Tuesday, October 3, 2023

Strike against car manufacturers in America shows little progress on the third day

New York: The United Auto Workers (UAW) union and the three major auto companies were ready to resume talks on Sunday, but they appear to be no closer to an agreement after auto workers went on strike on Friday are.

UAW chief Sean Fenn said Sunday that the union rejected a proposal to increase wages for workers at American automaker Stellantis by 21 percent.

“I don’t really want to say we’re close,” he said. “It’s a shame that companies didn’t take our advice and get into the business early.”

Instead of focusing on one company as it has in the past, the UAW is attacking one plant at a time for each automaker, enacting a strategy that preserves union funds while leaving enough room for expansion.

Fain repeatedly pointed to the 40 percent pay raises for Big 3 CEOs over the past four years, a sharp contrast to the 6 percent raises auto workers have received since their last contract in 2019.

CEO salaries have risen sharply over the decades, while rank-and-file salaries have declined. “This is definitely unacceptable. We made that clear to the companies,” Fenn said in an interview.

As the strike lasts longer, its impact will also increase. In a statement Saturday, Ford said 600 workers were laid off at its Michigan assembly plant due to production disruptions when the paint department called a strike.

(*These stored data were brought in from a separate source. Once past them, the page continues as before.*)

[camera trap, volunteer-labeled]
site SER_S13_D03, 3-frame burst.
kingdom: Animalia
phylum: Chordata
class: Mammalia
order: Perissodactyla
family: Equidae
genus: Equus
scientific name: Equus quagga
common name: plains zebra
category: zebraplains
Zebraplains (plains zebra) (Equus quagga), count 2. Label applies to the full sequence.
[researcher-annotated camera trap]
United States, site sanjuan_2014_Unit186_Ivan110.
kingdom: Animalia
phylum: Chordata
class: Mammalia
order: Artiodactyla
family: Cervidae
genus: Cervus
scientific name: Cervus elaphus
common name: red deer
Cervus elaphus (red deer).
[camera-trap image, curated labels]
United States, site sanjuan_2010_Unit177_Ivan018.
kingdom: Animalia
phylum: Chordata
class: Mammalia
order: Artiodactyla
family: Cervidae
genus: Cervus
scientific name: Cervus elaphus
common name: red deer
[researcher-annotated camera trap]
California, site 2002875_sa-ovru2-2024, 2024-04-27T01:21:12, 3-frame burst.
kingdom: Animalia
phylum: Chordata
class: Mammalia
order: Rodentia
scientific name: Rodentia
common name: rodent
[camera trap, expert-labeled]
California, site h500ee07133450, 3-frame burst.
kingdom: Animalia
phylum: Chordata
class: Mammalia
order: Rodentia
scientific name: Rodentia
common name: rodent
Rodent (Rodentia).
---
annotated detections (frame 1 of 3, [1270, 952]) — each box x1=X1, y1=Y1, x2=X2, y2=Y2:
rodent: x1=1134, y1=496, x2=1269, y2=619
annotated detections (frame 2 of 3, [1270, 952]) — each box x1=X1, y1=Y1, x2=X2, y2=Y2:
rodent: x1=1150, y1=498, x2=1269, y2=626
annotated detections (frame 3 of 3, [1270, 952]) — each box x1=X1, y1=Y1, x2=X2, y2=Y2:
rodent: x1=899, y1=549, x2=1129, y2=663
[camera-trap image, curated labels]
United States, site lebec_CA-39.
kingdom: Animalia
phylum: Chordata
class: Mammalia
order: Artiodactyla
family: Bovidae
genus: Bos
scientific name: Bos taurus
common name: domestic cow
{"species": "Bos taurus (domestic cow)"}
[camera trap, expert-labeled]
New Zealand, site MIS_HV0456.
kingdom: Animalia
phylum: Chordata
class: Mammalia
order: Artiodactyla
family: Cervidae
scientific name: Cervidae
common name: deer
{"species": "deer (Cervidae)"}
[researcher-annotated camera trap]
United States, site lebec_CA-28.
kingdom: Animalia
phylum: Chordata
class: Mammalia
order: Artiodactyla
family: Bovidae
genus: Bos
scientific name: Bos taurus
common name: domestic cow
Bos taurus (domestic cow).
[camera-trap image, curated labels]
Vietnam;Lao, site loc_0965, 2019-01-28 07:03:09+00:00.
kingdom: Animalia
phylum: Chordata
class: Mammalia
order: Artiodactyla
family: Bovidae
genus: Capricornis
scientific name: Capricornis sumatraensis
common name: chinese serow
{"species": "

Faced with the layoffs, Fenn responded that these workers would not go without income and said that this was simply a tactic by the union to negotiate lower wages. He criticized the company’s behavior and said it viewed employees as bargain hunters.

The union held talks with Ford on Saturday. A spokeswoman said it would return to the bargaining table with General Motors on Sunday and planned to speak with Stellantis on Monday.

The shares of Australian BlueScope Steel Ltd. fell to a three-month low as the ongoing UAW strike in the United States continues to impact the Australian steelmaker’s North American business.

Shares of BlueScope Steel fell as much as 3.8 percent, their lowest since June 2, and are on track for a sixth straight loss.

US President Joe Biden said he supports the union. But his climate agenda could be at odds with strikes and labor demands because it may require fewer workers.

The union reportedly negotiated significantly higher wages and new benefits with all three automakers at the same time, a departure from previous rounds of collective bargaining.

Specifically, the UAW called for protecting workers in traditional automotive jobs as companies increasingly invest in electric vehicle production.

Analysts warned that the strike, while limited for now, could be extended and pose a threat to the U.S. economy as it could cut production by thousands, increase vehicle prices and increase supply chain disruptions.

A local business group estimates that it would cost the U.S. economy about $5 billion if all 150,000 workers at the three major auto companies went on strike for at least 10 days.